The benefits of the Reserve Bank’s 25 basis-point cut to official interest rates should soon start flowing through as lower repayments for mortgage holders.
And while many stretched households will no doubt take advantage of the cut and divert the savings towards easing the burden of other everyday expenses, for most it could be an opportunity to rebuild that all-important redraw buffer.
The tightest monetary squeeze in a generation left plenty of homeowners struggling to find savings elsewhere to meet rapidly rising monthly repayments. But despite the pain, the big banks have consistently reported all but a fraction of their customers kept their heads above water, with the number of those in arrears only marginally above long-term averages.
For someone with a $500,000, 30-year loan on a variable rate of about 7 per cent, the RBA cut last month will take monthly repayments down from $3337 to $3286 — a saving of $48.

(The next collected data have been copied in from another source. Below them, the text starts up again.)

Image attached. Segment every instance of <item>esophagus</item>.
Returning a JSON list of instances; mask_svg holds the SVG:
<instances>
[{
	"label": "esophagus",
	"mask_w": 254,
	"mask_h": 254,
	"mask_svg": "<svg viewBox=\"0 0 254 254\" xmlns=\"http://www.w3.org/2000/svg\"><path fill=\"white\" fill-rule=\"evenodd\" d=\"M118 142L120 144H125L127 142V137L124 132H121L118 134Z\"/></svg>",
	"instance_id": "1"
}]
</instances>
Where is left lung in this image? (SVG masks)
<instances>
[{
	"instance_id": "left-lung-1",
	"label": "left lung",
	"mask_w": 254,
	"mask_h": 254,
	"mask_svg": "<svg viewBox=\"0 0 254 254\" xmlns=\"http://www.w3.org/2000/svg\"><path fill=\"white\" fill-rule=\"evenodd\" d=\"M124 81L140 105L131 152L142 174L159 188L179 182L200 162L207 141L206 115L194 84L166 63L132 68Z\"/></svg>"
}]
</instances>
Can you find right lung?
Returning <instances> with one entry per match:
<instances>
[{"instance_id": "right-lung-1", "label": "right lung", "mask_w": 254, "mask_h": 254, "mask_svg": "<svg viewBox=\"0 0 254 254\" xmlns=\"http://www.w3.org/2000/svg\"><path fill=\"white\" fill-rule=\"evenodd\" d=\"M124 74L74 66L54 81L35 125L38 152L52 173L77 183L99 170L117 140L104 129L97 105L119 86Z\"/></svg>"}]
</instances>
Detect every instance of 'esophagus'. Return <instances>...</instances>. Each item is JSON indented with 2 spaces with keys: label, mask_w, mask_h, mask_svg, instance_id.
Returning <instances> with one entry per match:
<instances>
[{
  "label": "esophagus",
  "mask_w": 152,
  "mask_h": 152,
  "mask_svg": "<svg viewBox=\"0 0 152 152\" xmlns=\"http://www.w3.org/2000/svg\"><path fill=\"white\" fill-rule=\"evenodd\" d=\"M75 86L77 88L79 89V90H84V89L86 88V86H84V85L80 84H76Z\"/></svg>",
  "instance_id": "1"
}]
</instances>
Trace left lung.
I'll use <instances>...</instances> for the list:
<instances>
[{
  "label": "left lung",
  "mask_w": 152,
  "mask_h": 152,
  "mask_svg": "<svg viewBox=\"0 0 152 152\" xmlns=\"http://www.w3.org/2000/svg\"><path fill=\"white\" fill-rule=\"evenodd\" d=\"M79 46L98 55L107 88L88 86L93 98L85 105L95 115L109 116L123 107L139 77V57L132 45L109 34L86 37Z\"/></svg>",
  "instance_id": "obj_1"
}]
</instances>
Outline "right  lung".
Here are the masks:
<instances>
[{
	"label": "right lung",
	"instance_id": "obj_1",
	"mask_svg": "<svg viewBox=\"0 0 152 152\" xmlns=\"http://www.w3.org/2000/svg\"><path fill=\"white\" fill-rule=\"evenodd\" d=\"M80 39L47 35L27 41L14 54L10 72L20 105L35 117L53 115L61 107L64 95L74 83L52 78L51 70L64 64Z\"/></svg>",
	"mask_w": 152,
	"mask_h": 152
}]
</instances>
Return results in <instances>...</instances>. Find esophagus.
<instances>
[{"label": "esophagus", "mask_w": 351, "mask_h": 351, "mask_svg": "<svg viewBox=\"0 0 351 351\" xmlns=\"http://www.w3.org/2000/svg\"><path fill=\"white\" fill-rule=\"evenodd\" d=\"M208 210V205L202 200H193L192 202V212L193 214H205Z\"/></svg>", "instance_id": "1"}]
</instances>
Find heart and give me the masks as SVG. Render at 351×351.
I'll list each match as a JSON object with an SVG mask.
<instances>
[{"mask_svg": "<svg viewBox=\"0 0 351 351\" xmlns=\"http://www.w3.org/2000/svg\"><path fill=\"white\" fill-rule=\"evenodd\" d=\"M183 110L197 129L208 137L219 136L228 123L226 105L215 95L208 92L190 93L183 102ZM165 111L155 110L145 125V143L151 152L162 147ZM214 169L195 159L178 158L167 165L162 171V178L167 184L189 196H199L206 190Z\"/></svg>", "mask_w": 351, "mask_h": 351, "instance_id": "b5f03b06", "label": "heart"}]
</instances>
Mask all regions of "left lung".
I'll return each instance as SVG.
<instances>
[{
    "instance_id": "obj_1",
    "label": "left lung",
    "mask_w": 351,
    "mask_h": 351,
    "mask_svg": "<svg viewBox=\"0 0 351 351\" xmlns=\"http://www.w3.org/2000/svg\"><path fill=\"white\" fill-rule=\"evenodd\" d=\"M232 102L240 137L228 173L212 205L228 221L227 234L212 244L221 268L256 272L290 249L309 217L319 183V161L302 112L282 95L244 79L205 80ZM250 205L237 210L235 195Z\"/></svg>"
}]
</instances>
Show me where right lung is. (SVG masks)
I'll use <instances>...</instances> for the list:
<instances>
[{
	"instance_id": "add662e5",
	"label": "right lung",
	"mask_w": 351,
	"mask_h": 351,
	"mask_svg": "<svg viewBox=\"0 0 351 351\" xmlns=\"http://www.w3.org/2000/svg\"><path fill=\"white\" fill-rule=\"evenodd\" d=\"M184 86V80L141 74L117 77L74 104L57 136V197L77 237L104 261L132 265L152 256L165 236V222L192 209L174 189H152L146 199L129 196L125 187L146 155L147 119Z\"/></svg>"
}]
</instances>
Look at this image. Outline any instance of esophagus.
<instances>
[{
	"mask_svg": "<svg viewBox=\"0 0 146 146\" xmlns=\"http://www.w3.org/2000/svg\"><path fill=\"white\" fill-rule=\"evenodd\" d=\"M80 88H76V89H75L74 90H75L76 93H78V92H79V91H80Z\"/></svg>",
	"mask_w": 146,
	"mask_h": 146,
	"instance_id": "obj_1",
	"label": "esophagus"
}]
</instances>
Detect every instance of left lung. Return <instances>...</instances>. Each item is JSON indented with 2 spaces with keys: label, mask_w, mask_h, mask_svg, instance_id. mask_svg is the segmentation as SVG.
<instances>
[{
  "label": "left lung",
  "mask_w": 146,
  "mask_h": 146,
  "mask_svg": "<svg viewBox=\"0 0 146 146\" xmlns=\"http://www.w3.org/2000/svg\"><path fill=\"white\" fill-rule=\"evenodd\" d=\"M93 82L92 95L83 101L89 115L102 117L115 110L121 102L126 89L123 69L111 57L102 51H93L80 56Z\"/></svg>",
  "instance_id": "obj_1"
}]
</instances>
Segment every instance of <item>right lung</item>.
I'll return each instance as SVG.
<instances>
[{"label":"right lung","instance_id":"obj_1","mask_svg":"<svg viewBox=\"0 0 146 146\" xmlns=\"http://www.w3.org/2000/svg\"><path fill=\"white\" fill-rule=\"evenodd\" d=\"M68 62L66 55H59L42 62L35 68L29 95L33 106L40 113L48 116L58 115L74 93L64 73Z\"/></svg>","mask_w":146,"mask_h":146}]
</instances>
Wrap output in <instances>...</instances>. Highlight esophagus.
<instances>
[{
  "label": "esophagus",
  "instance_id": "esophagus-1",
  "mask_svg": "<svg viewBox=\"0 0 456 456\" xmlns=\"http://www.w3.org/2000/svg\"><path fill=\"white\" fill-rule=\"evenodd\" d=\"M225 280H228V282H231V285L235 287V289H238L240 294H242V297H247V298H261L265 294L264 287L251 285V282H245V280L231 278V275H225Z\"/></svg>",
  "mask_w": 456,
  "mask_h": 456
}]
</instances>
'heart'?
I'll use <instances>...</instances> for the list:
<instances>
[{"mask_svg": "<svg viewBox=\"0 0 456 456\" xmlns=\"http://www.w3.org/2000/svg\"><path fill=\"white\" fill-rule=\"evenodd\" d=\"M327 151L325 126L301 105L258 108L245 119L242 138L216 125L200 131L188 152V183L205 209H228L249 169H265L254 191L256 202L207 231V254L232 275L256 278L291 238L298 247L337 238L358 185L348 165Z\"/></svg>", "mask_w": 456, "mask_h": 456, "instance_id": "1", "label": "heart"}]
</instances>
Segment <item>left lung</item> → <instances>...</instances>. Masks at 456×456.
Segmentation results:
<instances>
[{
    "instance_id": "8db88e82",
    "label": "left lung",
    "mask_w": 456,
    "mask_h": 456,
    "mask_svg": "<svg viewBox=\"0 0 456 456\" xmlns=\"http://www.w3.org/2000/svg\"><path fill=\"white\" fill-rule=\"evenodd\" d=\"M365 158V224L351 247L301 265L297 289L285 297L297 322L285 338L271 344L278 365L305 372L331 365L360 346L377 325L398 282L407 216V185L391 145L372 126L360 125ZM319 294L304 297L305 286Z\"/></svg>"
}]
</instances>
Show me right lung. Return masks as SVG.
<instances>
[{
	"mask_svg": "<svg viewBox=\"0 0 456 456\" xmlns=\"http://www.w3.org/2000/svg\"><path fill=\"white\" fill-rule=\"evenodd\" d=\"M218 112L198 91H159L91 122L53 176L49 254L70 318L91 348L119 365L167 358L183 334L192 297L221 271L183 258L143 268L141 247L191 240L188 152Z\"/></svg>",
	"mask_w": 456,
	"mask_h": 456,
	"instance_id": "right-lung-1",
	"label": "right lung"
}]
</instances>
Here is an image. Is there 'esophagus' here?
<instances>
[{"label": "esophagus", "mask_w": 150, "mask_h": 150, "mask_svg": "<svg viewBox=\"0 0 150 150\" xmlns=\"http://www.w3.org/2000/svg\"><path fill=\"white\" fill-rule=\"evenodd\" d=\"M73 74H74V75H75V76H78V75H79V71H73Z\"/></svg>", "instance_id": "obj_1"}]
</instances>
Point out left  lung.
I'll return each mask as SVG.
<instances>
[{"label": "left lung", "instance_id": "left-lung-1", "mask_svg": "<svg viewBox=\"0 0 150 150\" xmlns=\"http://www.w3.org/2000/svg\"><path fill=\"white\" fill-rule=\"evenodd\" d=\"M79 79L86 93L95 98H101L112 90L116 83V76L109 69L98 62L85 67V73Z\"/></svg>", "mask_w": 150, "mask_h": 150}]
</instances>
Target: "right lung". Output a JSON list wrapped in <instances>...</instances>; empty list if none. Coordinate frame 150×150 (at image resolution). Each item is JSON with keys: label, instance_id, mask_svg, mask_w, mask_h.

So that’s a couple of extra coffees a week, or maybe you can now afford to add back a few more of those brand-name basics into your trolley.
But, if you have managed to adopt to the “new normal”, that $48 could be better left in the mortgage to restore your deflated redraw buffer but also pay off your loan years earlier.
You’d be stunned by the number of first-time homebuyers I’ve spoken to over the years who either don’t understand how interest on their mortgage is calculated or know what an offset or redraw facility is.
Firstly, for those who don’t know, the interest on your mortgage is typically calculated daily.
Try it with your own loan — you may be shocked to see what you pay each day.
Let’s say you owe $300,000 and you have an annual interest rate of 6 per cent.
The daily interest payment will be $300,000 times 6 per cent (0.06) then divided by 365 (the number of days in a year because it’s an annual rate). That’s $49.32 a day. Those are then added up for each day of that month and that’s your interest charges.
Scary, no?
That daily calculation is why making repayments weekly or fortnightly instead of monthly can save you thousands off your loan each year — and tens of thousands over the life of the loan.
Pay weekly and that’s 52 payments a year. Pay fortnightly and you’re making 26 payments a year instead of 12, so that’s essentially an extra month worth of payments each year. Get it?
Now add the benefit of keeping that extra $48 in there and the math is even better.
By Canstar’s calculations, if the RBA makes four 25 basis-point cuts this year and the banks pass them on in full, a homeowner with a $600,000 debt with 25 years remaining could save four years and $89,143 in interest if they keep their repayments the same.
Of course, not everyone will be able to after a brutal few years. But it proves a little can go a very long way.